[Task brief]:
Will you transcribe all the entries word for word, skipping the pictures they hold?

START Material to process

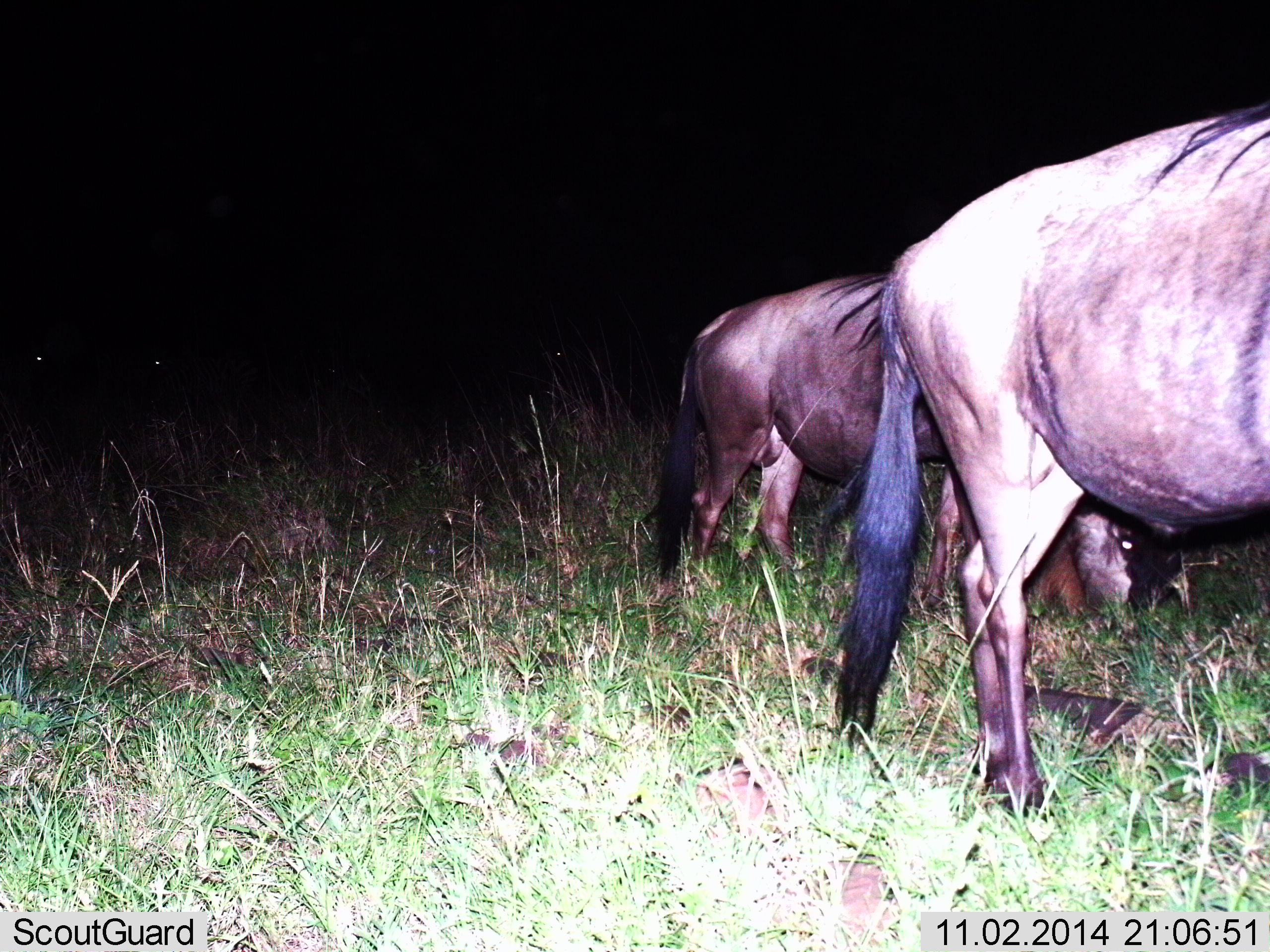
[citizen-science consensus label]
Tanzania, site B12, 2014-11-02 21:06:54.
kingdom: Animalia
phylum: Chordata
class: Mammalia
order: Artiodactyla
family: Bovidae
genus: Connochaetes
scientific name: Connochaetes taurinus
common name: blue wildebeest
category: wildebeest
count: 2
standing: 40%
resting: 0%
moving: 20%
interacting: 0%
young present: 0%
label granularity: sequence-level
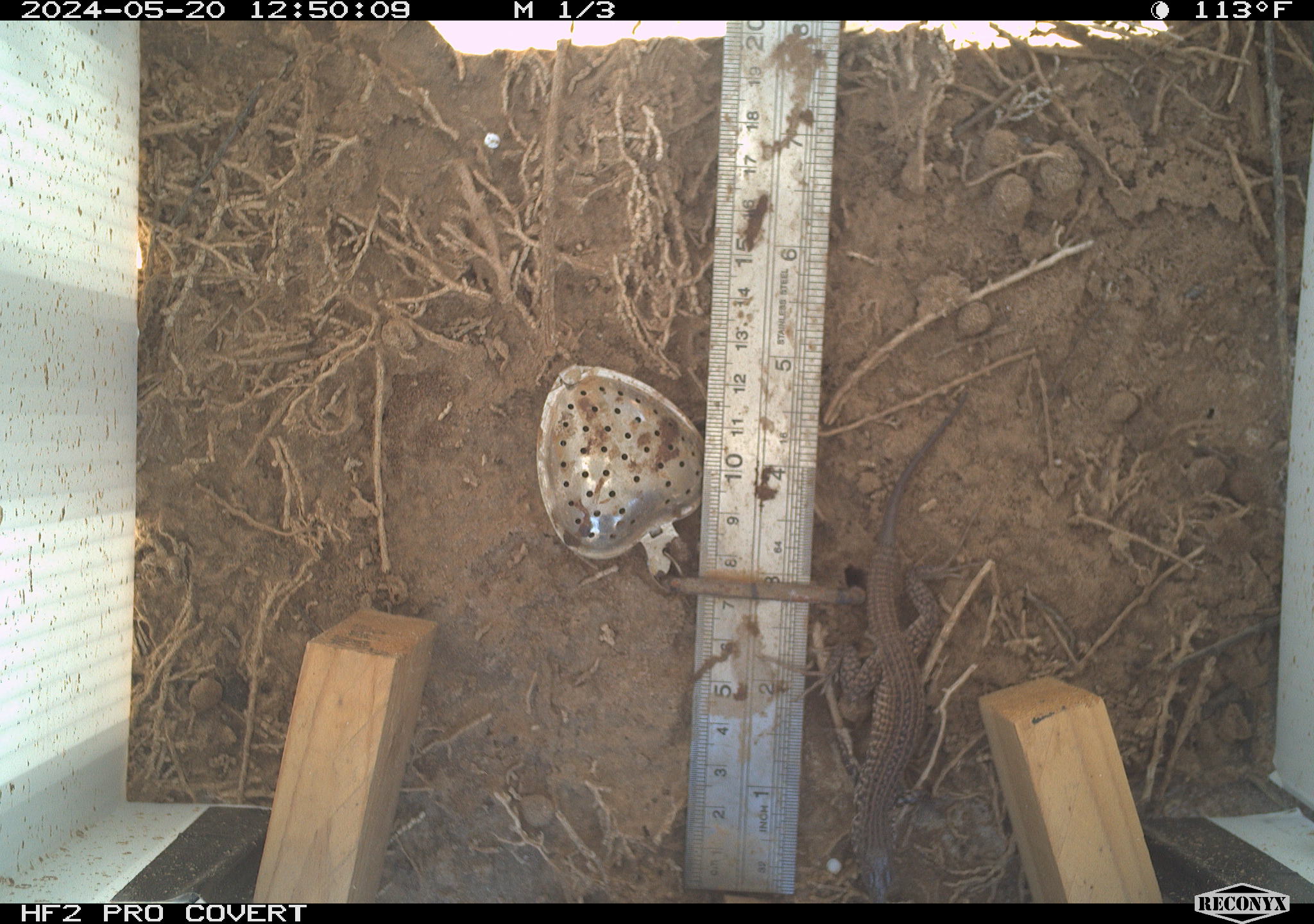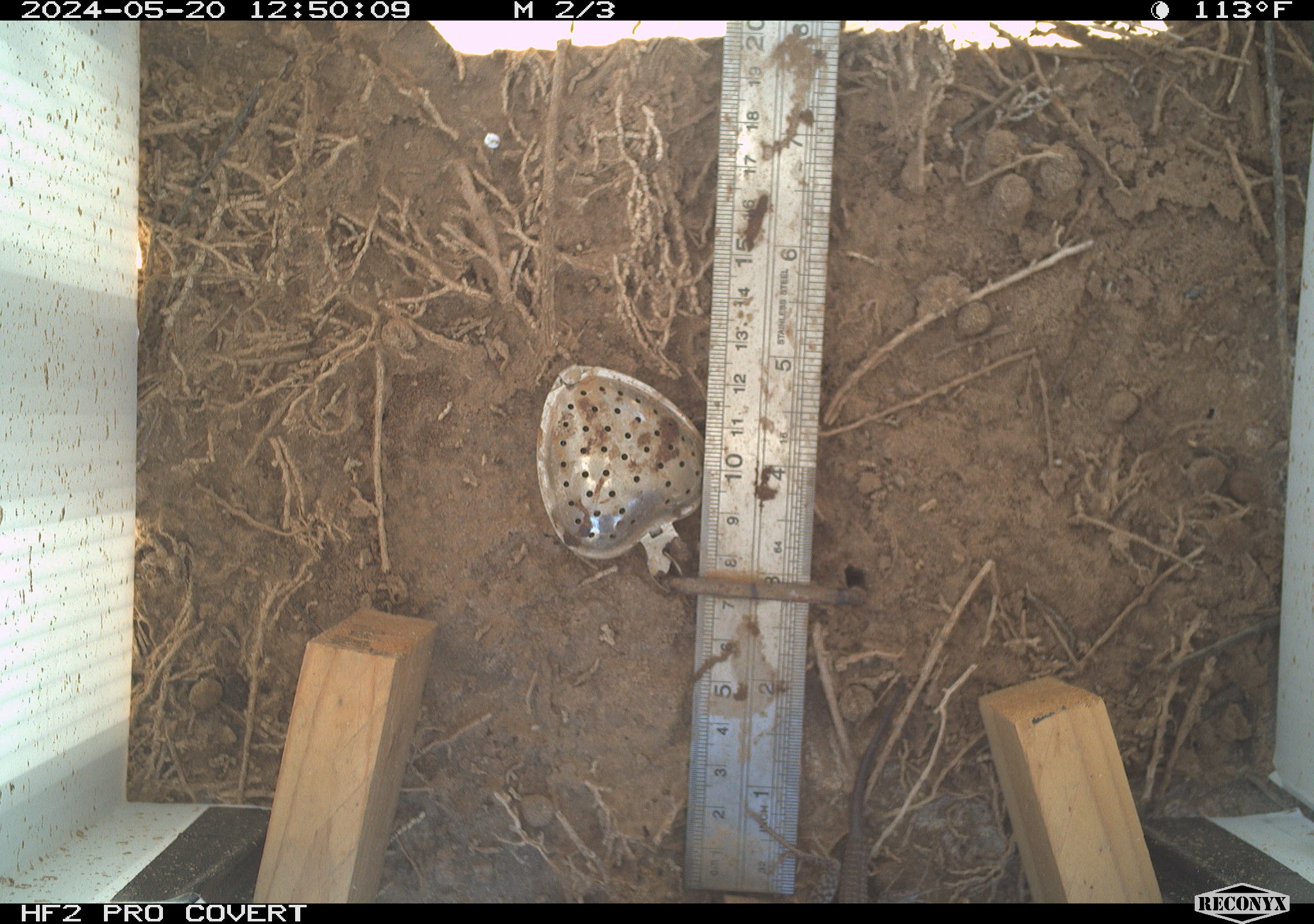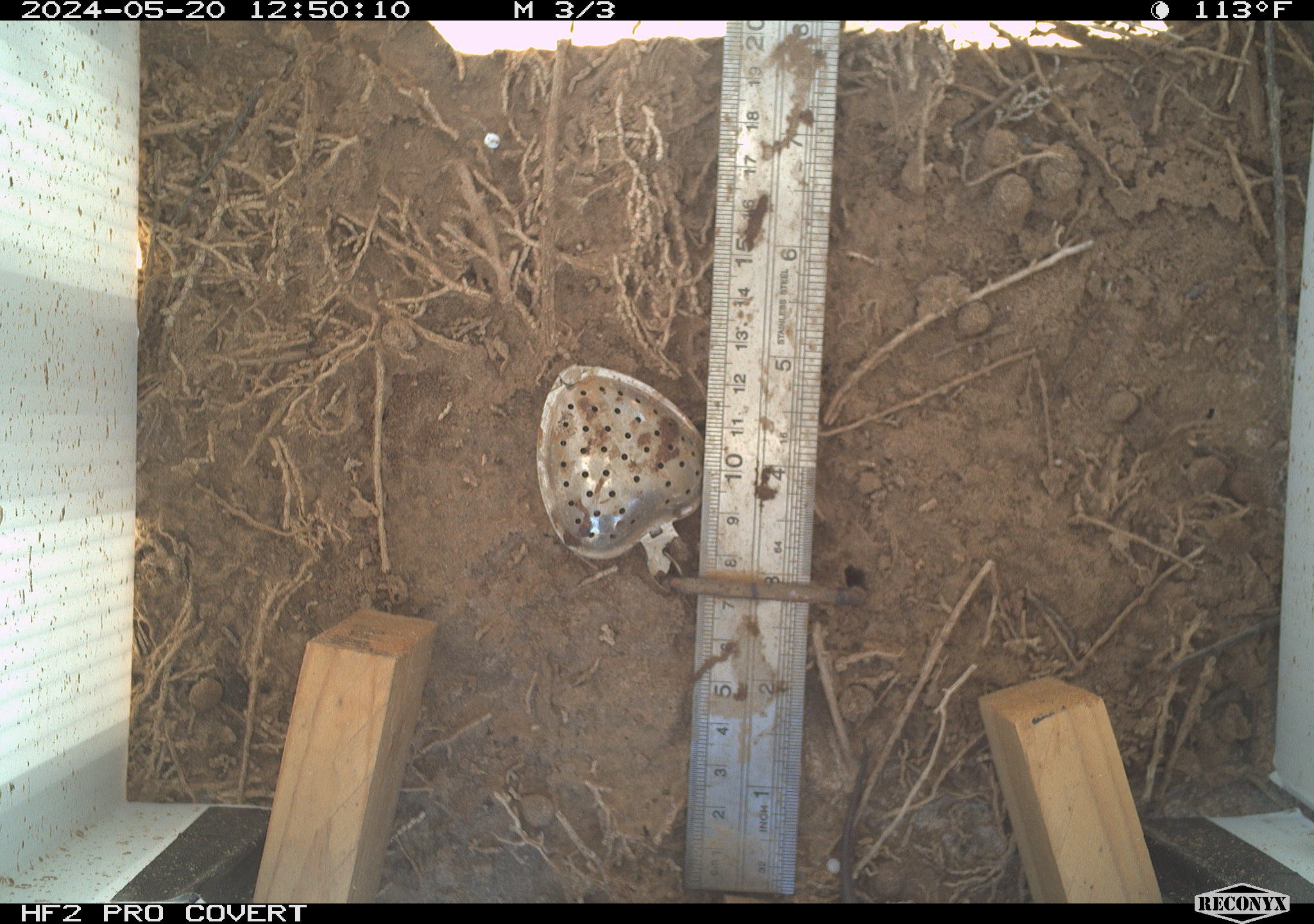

END Material to process

[Answer to the problem]:
[citizen-science consensus label]
Tanzania, site B12, 2014-11-02 21:06:54.
kingdom: Animalia
phylum: Chordata
class: Mammalia
order: Artiodactyla
family: Bovidae
genus: Connochaetes
scientific name: Connochaetes taurinus
common name: blue wildebeest
category: wildebeest
count: 2
standing: 40%
resting: 0%
moving: 20%
interacting: 0%
young present: 0%
label granularity: sequence-level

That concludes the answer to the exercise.